View this report as an mbox folder, status mbox, maintainer mbox


Report forwarded to bug-coreutils <at> gnu.org:
bug#18168; Package coreutils. (Fri, 01 Aug 2014 14:44:02 GMT) Full text and rfc822 format available.

Acknowledgement sent to "Schleusener, Jens" <Jens.Schleusener <at> t-online.de>:
New bug report received and forwarded. Copy sent to bug-coreutils <at> gnu.org. (Fri, 01 Aug 2014 14:44:02 GMT) Full text and rfc822 format available.

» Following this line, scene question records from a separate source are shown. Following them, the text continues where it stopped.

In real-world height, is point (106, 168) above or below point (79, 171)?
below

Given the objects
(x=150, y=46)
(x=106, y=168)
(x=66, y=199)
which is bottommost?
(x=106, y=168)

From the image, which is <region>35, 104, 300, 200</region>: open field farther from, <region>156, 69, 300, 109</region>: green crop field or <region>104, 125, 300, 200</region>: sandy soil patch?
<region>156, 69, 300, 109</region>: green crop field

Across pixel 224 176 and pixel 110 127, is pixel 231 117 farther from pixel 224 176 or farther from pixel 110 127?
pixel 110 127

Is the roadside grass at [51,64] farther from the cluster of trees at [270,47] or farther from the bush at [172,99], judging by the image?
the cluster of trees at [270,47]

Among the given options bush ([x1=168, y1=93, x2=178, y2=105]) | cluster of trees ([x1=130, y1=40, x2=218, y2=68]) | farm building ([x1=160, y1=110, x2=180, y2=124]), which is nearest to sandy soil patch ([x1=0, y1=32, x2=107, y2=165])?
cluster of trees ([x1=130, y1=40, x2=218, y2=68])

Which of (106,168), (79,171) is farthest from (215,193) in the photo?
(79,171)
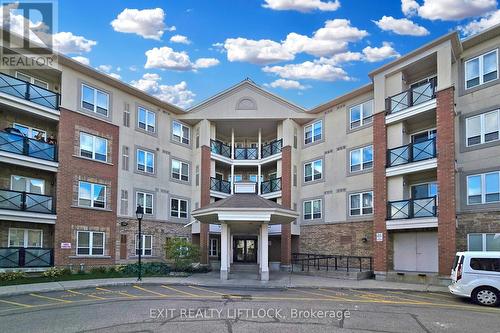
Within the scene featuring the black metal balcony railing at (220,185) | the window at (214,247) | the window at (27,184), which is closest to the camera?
the window at (27,184)

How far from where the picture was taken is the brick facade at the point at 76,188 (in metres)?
23.3

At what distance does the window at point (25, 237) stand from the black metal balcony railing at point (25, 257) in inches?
38.7

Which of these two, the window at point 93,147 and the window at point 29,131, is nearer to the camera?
the window at point 29,131

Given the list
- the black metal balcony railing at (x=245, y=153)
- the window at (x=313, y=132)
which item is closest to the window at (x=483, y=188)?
the window at (x=313, y=132)

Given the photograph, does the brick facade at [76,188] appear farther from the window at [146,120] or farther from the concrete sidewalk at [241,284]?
the concrete sidewalk at [241,284]

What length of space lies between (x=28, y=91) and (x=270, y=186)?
17.9 metres

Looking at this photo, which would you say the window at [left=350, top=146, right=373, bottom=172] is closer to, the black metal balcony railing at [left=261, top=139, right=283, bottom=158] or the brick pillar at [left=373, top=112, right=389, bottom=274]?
the brick pillar at [left=373, top=112, right=389, bottom=274]

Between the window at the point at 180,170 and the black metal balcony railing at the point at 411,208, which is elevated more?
the window at the point at 180,170

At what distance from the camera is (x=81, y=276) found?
21.9 meters

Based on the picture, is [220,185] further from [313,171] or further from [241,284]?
[241,284]

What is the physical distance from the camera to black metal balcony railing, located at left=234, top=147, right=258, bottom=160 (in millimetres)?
34469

Message #5 received at submit <at> debbugs.gnu.org (full text, mbox):

From: "Schleusener, Jens" <Jens.Schleusener <at> t-online.de>
To: bug-coreutils <at> gnu.org
Subject: Bug in "sort -V" ?
Date: Fri, 1 Aug 2014 11:38:39 +0200 (CEST)
Hi,

I am not sure if it's a bug or not but for my application cases the "sort" 
command with use of the very helpful option "-V" (natural sort of 
(version) numbers within text) not always delivers the by me expected 
output.

Example input file (with four test cases):

1.0.5_src.tar.gz
1.0_src.tar.gz
2.0.5src.tar.gz
2.0src.tar.gz
3.0.5/
3.0/
4.0.5beta/
4.0beta/

Sorted ("sort -V") output file (with errors?):

1.0.5_src.tar.gz
1.0_src.tar.gz
2.0src.tar.gz
2.0.5src.tar.gz
3.0.5/
3.0/
4.0beta/
4.0.5beta/

By me expected output file:

1.0_src.tar.gz
1.0.5_src.tar.gz
2.0src.tar.gz
2.0.5src.tar.gz
3.0/
3.0.5/
4.0beta/
4.0.5beta/

You see that the sort works correctly if after the [0-9\.]* part follows
a alphabetic character but not if follows a non-alphabetic character like 
a slash or an underscore.

Regards

Jens




Information forwarded to bug-coreutils <at> gnu.org:
bug#18168; Package coreutils. (Tue, 06 Nov 2018 18:49:02 GMT) Full text and rfc822 format available.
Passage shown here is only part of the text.